> [TASK TO CARRY OUT] Exactly the lines below from the one with "Giày Adidas Crazy 1 'Snakeskin' GY2405" up to and including the one with "Maileg - Prince Big Brother Mouse" make up the answer, with nothing else added.

> [RECORDED INFORMATION]

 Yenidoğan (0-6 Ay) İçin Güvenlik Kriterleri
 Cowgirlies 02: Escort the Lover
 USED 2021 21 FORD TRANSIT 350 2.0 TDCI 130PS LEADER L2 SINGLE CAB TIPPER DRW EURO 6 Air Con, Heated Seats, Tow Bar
==
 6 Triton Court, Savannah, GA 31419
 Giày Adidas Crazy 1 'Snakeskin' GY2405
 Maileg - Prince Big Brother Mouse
* * *
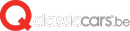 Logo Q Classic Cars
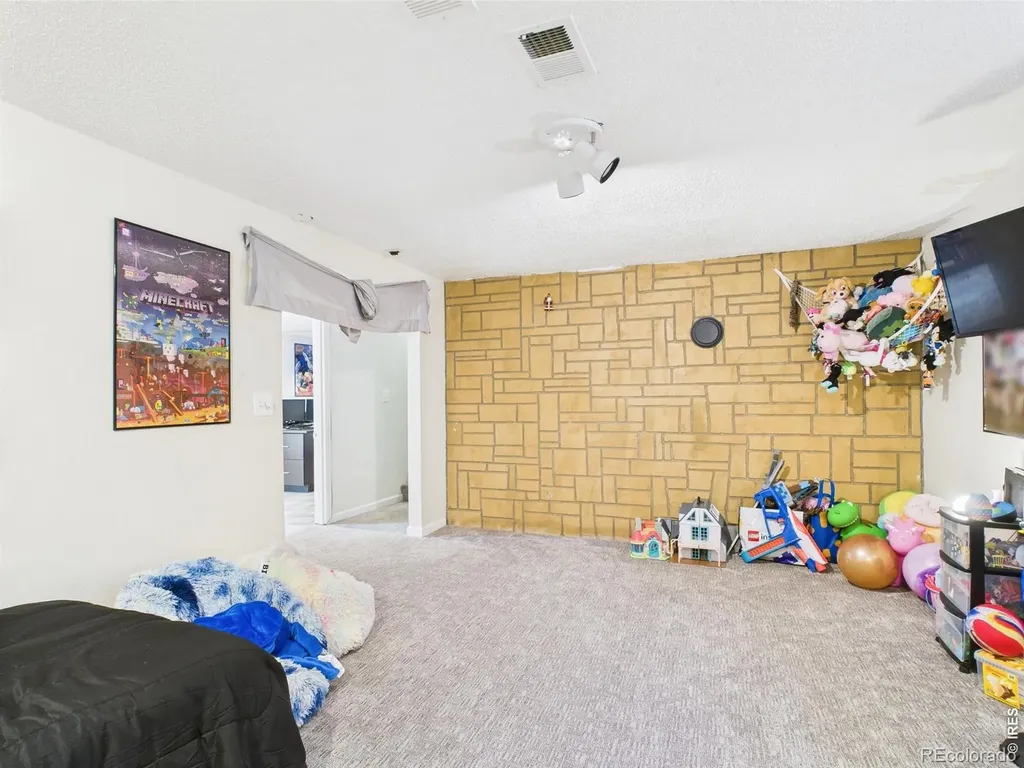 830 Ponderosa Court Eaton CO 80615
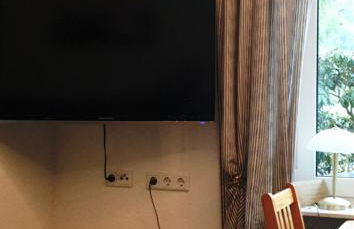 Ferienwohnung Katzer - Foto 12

> [WRITTEN ANSWER]
 Giày Adidas Crazy 1 'Snakeskin' GY2405
 Maileg - Prince Big Brother Mouse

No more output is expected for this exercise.